Why fsGroup matters When you mount a Volume (like a PVC), it might be owned by root. If your container runs as User 1000, it can't write to that disk! Solution: Set fsGroup: 2000 in the Pod Security Context. Kubernetes will automatically chown (change ownership) of the volume files to Group 2000 so your container can write to them.


3. Linux Capabilities (The Keys to the Kingdom)

In Linux, "Root" isn't just one permission. It is a bundle of super-powers called Capabilities.

  • CAP_NET_ADMIN (Change firewalls/IPs)
  • CAP_SYS_TIME (Change the system clock)
  • CAP_CHOWN (Change file ownership)

By default, Docker/Kubernetes gives containers a "default set" of these keys. You usually don't need them.

Best Practice: Drop ALL capabilities, then add back only what you strictly need.

securityContext:
  capabilities:
    drop: ["ALL"]  # Drop everything. Highly secure.
    add: ["NET_BIND_SERVICE"] # Add back ability to bind port 80

4. Immutable Infrastructure (readOnlyRootFilesystem)

Hackers love to download scripts (wget malicious.sh) and execute them. If your filesystem is Read-Only, they can't save the file.

securityContext:
  readOnlyRootFilesystem: true

Note: If your app needs to write temp files (like logs), you must mount an emptyDir volume at that specific path (e.g., /var/log).

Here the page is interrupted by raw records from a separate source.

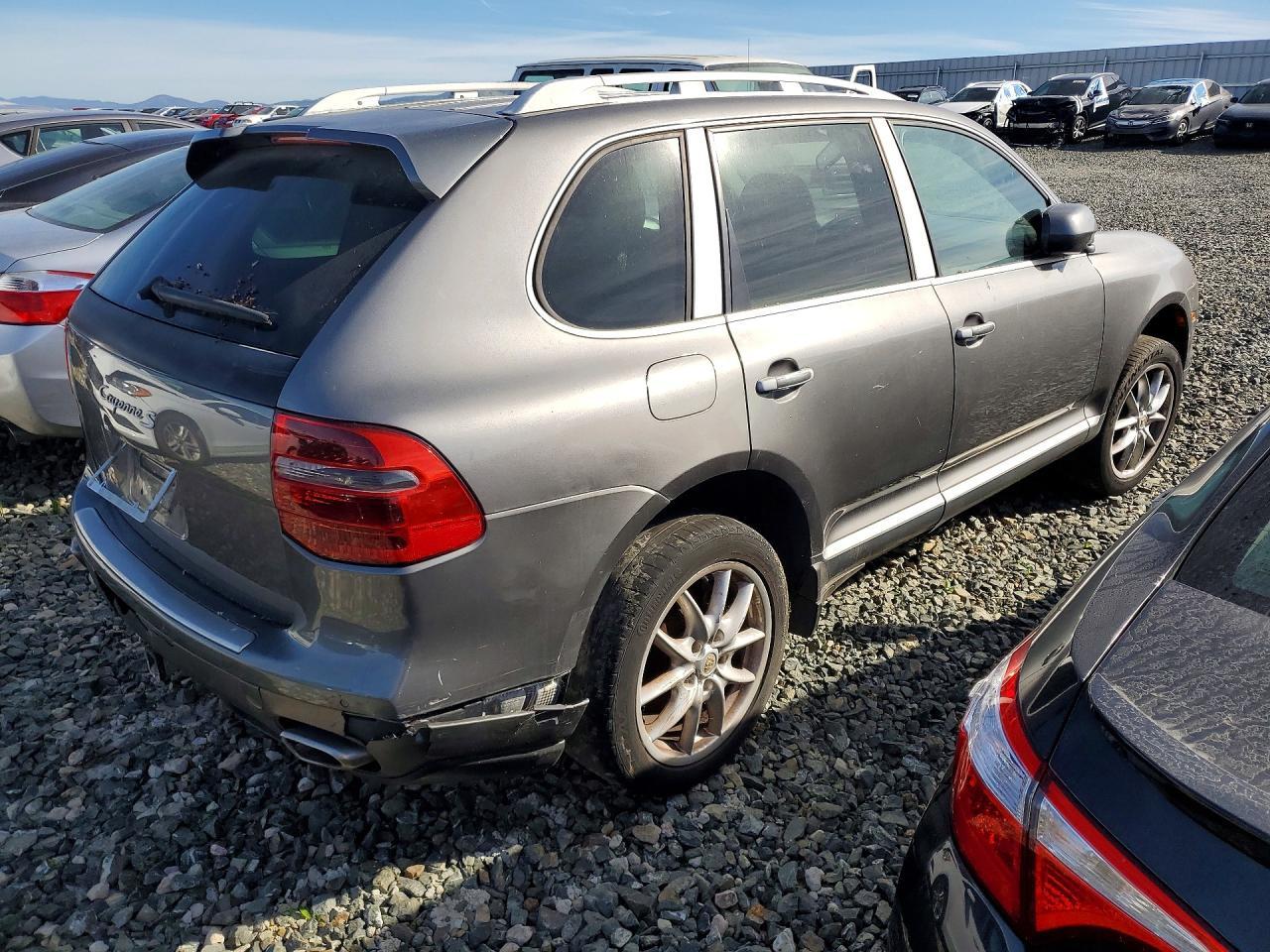 2008 PORSCHE CAYENNE
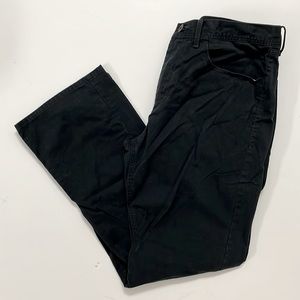 (Men) Banana Republic khakis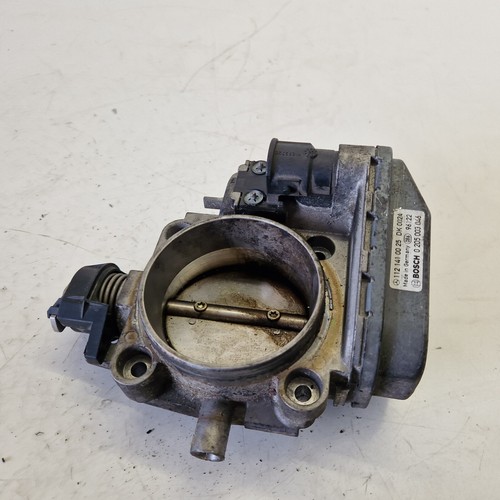 BS8* Mercedes OM112 Drosselklappe  A1121410025  BOSCH 0205003046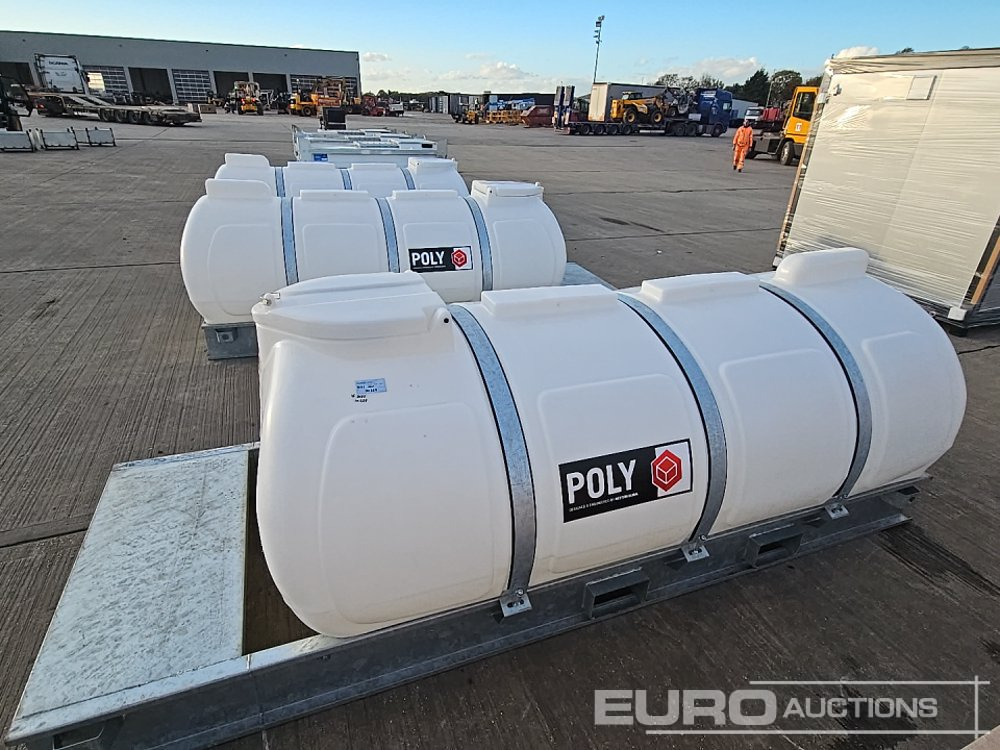 Unused 2025 Western SK600P - Rezervuari i magazinimit: foto 2 Unused 2025 Western SK600P - Rezervuari i magazinimit: foto 2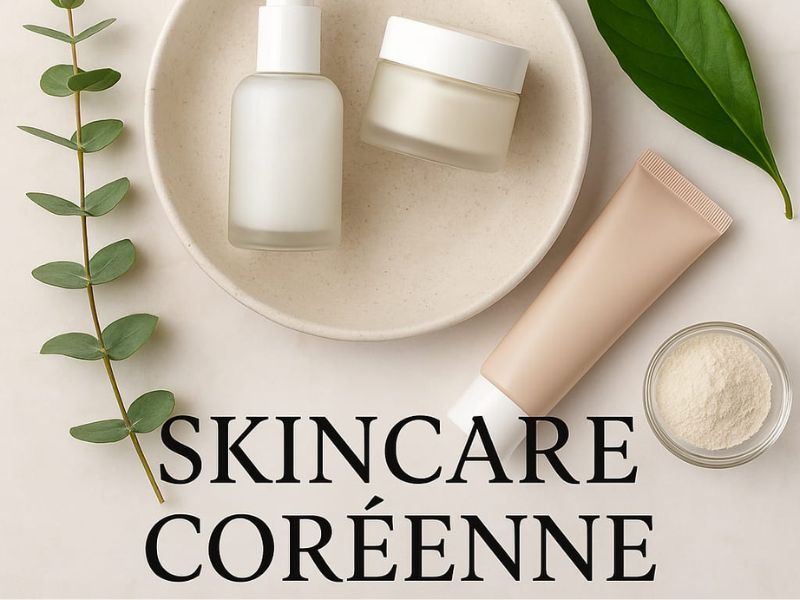 Skincare coréenne : quand la science de la peau devient une discipline de précision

5. Privilege Escalation (allowPrivilegeEscalation)

Even if you are not root, a process can "become" root using tools like sudo or binaries with the setuid bit set.

Setting allowPrivilegeEscalation: false disables this mechanism entirely. It effectively says: "Once you are a standard user, you stay a standard user forever."


A "Golden Standard" Example

Here is a snippet you can copy-paste for 90% of production web applications.

apiVersion: v1
kind: Pod
metadata:
  name: secure-app
spec:
  securityContext:
    # Pod Level: Handle Storage
    fsGroup: 2000
    runAsUser: 1000
    runAsGroup: 3000
  containers:
  - name: my-app
    image: my-app:v1
    securityContext:
      # Container Level: Runtime Hardening
      runAsNonRoot: true
      allowPrivilegeEscalation: false
      readOnlyRootFilesystem: true
      capabilities:
        drop: ["ALL"]
    volumeMounts:
    - name: tmp
      mountPath: /tmp # Allow writing to /tmp even on read-only FS
  volumes:
  - name: tmp
    emptyDir: {}

Summary

  • Security Contexts are the firewall for the Linux Kernel.
  • Container Context overrides Pod Context.
  • runAsNonRoot protects you from root-level exploits.
  • capabilities: drop: ["ALL"] is the gold standard for least privilege.
  • fsGroup is the magic fix when your non-root container can't write to its PVC.